• _Ausgewählter Auszug_:
- - - -

Die Frucht der Aufklärung, so hat es allenthalben den Anschein, ist die Furcht vor dem Unbekannten. Die Furcht schlägt die Vernunft in die Flucht, derweil der aufgeklärte Mensch der Postmoderne sich im Glanz des geflohenen Verstandes sonnend Meinungsfreiheit in Anspruch nimmt. Sein Wahlspruch ist nicht mehr das altehrwürdige „Sapere aude“ – Wage es, weise zu sein!, sondern das Weisheit nicht unbedingt voraussetzende „Das wird man doch wohl noch sagen dürfen!“. Unter dem Mäntelchen der grundrechtlich verbürgten Meinungsfreiheit spricht man dann gerne anderen ebenso verbürgte Grundrechte ab. Und so dichtet und denkt das Volk der toten Dichter und Denker schon lange nicht mehr, sondern folgt lieber Führern von Meinungen, die vor allem auf dem Hörensagen beruhen, Gerüchten und behaupteten Verschwörungen, deren Fundament die Angst ist, die aus dem Verlust der eigenen Identität erwächst.

Es ist in Wirklichkeit der Horror vacui hominis in se incurvati, die Angst vor der Leere des in sich selbst verkrümmten Menschen, die sich hier Ausdruck verleiht. In seinem Streben nach Autonomie hat der postmoderne homo sciens, der Mensch, der alles zu wissen glaubt, nicht nur den Himmel leer geräumt. Er hat auch die Mythen als das entlarvt, was sie sind: Mythen eben, identitätsbildende Erzählungen, die die Welt in einer Weise bildhaft erklären und erschließen, wie es mathematische Formeln nie leisten werden. Man kennt das Heranwachsenden: Wer als Kleinkind noch dem Mythos des Weihnachtsmannes erlag, hat als Schulkind seine Freude an der Entdeckung des Geheimnisses. Er entdeckt, dass sich hinter dem Mythos des Weihnachtsmannes die Realität vielleicht des liebenden Vaters verbirgt, der seinem Kind eine Freude macht. In der Pubertät aber wird sich der natürliche Konflikt mit dem Vater auch in der völligen Dekonstruktion des Weihnachtsmannes entladen. Die aufkommende Autonomie zerstört den Mythos. An seine Stelle tritt das Ich, das kleine, unerfahrene Ich des pubertären Gernegroß. Viele, allzu viele bleiben hier in ihrer mythischen und religiösen Entwicklung stehen. Sie schaffen es nicht, eine wahre Identität auszubilden und das Geheimnis neu zu entdecken, nicht mehr im kindlichen Mythos, sondern im Symbol. Dem postmodernen Menschen ist diese Fähigkeit symbolischer Kommunikation weitestgehend abhanden gekommen. Er ist nicht mehr in der Lage, metaphorisch zu denken und zu sprechen, Gleichnisse bleiben ihm fremd. Er kennt nur noch die scheinbare Realität des Hören-Sagens. Die Vielschichtigkeit der Kommunikation bleibt ihm verschlossen. Die damit verbundene Fähigkeit einer gereiften Persönlichkeit, sich selbst zu relativieren, ja das Glück des Zweifels, der die Motivation ist, tiefer und intensiver nach der Wahrheit zu suchen, verursacht dem, dessen Identität eine bloß behauptete ist, Angst und Panik. Wer ausruft, er dürfe das doch wohl mal sagen, zeigt diese Angst. Denn abgesehen davon, dass die Meinungsfreiheit ihre Grenze an der Tatsachenleugnung findet, erweist sich der, der sich erkundigt, ob er etwas darf, als nicht so autonom, wie er zu sein glaubt.

- - - -

(Gespeicherte Dateneinträge)

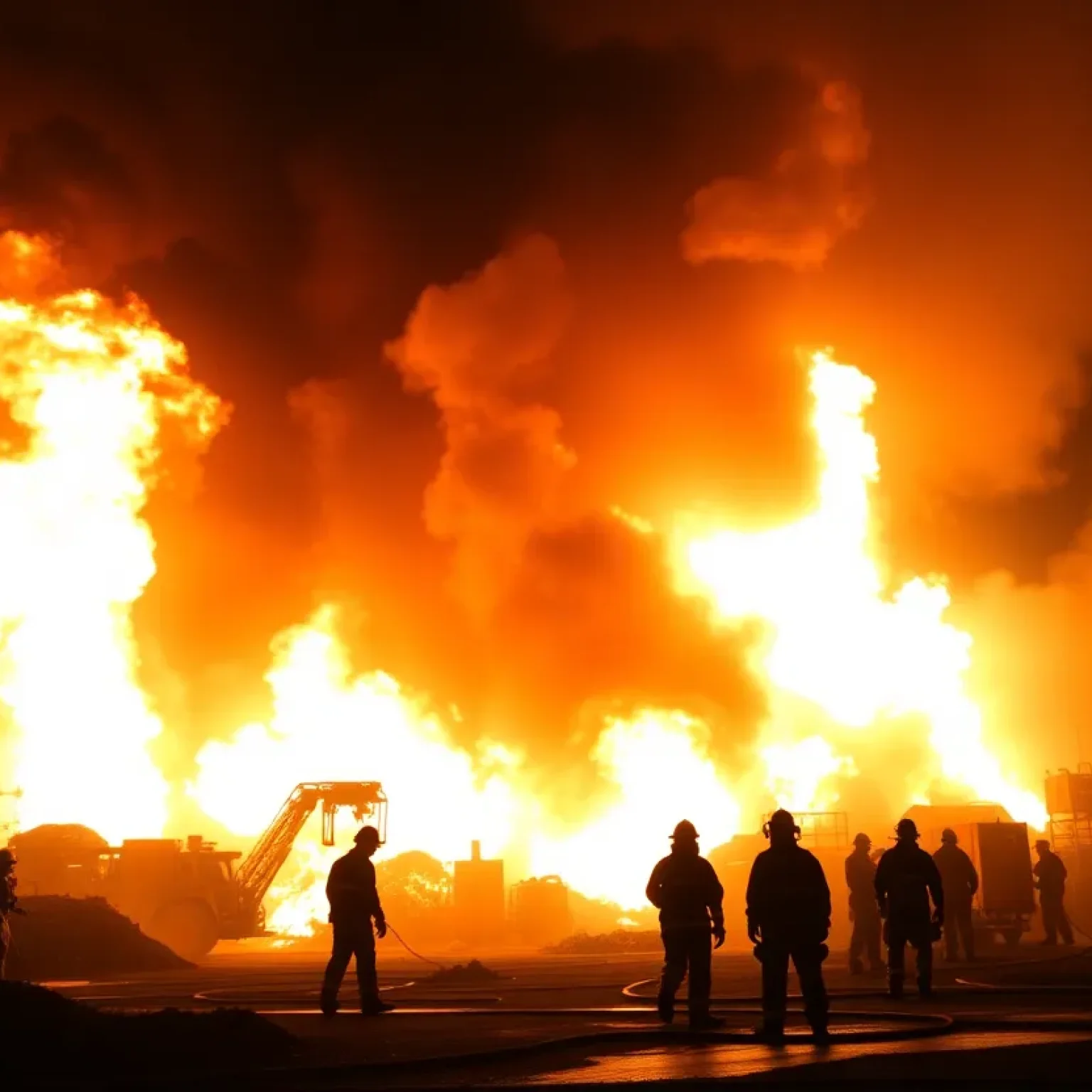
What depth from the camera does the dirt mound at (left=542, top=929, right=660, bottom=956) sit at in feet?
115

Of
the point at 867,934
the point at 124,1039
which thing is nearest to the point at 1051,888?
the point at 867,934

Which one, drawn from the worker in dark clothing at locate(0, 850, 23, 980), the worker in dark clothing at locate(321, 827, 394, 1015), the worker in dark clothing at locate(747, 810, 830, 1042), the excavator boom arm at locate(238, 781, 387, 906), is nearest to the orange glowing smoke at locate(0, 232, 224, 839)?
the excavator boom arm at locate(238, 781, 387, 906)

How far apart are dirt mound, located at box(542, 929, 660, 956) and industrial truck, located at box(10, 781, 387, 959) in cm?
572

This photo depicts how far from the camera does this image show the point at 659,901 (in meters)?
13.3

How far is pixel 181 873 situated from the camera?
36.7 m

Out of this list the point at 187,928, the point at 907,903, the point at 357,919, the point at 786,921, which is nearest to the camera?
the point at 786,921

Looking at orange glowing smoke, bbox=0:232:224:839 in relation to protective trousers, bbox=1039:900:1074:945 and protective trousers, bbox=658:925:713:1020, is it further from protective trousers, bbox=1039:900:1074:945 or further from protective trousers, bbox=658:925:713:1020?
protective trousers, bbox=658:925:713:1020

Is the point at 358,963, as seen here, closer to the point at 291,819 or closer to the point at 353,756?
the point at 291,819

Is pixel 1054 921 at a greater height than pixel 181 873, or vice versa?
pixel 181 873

- - - -

• _Aufgaben_:
**A)** Beantworte anhand des Auszugs diese Fragen:
(i) Welcher Wahlspruch hat das „Sapere aude“ abgelöst?
(ii) Was tritt in der Pubertät an die Stelle des Mythos?
(iii) Wo findet die Meinungsfreiheit ihre Grenze?
**B)** Tausche im Auszug „Meinungsfreiheit“ gegen „Redefreiheit“ aus und schreib die Stelle neu, die mit „Die Frucht der“ anfängt und bis „eigenen Identität erwächst.“ geht.

• _Lösungen_:
**A)**
(i) „Das wird man doch wohl noch sagen dürfen!“
(ii) Das Ich, das kleine, unerfahrene Ich des pubertären Gernegroß.
(iii) An der Tatsachenleugnung.

**B)**
Die Frucht der Aufklärung, so hat es allenthalben den Anschein, ist die Furcht vor dem Unbekannten. Die Furcht schlägt die Vernunft in die Flucht, derweil der aufgeklärte Mensch der Postmoderne sich im Glanz des geflohenen Verstandes sonnend Redefreiheit in Anspruch nimmt. Sein Wahlspruch ist nicht mehr das altehrwürdige „Sapere aude“ – Wage es, weise zu sein!, sondern das Weisheit nicht unbedingt voraussetzende „Das wird man doch wohl noch sagen dürfen!“. Unter dem Mäntelchen der grundrechtlich verbürgten Redefreiheit spricht man dann gerne anderen ebenso verbürgte Grundrechte ab. Und so dichtet und denkt das Volk der toten Dichter und Denker schon lange nicht mehr, sondern folgt lieber Führern von Meinungen, die vor allem auf dem Hörensagen beruhen, Gerüchten und behaupteten Verschwörungen, deren Fundament die Angst ist, die aus dem Verlust der eigenen Identität erwächst.